----- TEXT PROVIDED -----

The Necessity of Surgical Intervention in Acute Intracerebral Hematomas
DOI:
https://doi.org/10.14740/jcs1030Keywords:
Intracerebral hemorrhage, Craniotomy, External ventricular drainage, Intraventricular hemorrhage, Glasgow Coma Scale, Surgical outcomeAbstract
Background: Spontaneous intracerebral hematoma (ICH) is a major cause of hemorrhagic stroke and is associated with high morbidity and mortality. Despite advances in neuroimaging, surgical techniques, and intensive care management, the optimal treatment strategy remains controversial. This study aimed to evaluate the demographic characteristics, hemorrhage features, underlying etiological factors, and clinical outcomes of patients who underwent surgical treatment for spontaneous ICH.
Methods: This descriptive study included patients with acute non-traumatic ICHs who were surgically treated between 2021 and 2025. Data regarding age, sex, comorbidities, use of anticoagulant or antiplatelet/fibrinolytic agents, pre- and postoperative Glasgow Coma Scale (GCS) scores, hemorrhage location and volume, ventricular involvement, surgical approach, and survival were retrospectively analyzed. Hematoma volume was calculated using the ABC/2 method.

----- DATASET CONTENT -----

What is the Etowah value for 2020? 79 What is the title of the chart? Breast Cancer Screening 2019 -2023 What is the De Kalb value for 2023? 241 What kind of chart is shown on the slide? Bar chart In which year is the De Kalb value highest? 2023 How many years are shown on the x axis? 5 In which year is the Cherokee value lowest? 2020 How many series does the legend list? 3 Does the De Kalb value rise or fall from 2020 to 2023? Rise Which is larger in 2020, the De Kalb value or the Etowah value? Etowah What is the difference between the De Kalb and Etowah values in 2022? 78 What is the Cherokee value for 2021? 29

-----

- _HOW TO COMPLETE THIS TASK_
Translate this sentence from the abstract on intracerebral hematomas into Spanish: "Hematoma volume was calculated using the ABC/2 method." Draw only on the abstract, not on the listing.

- _WRITTEN SOLUTION_
El volumen del hematoma se calculó mediante el método ABC/2.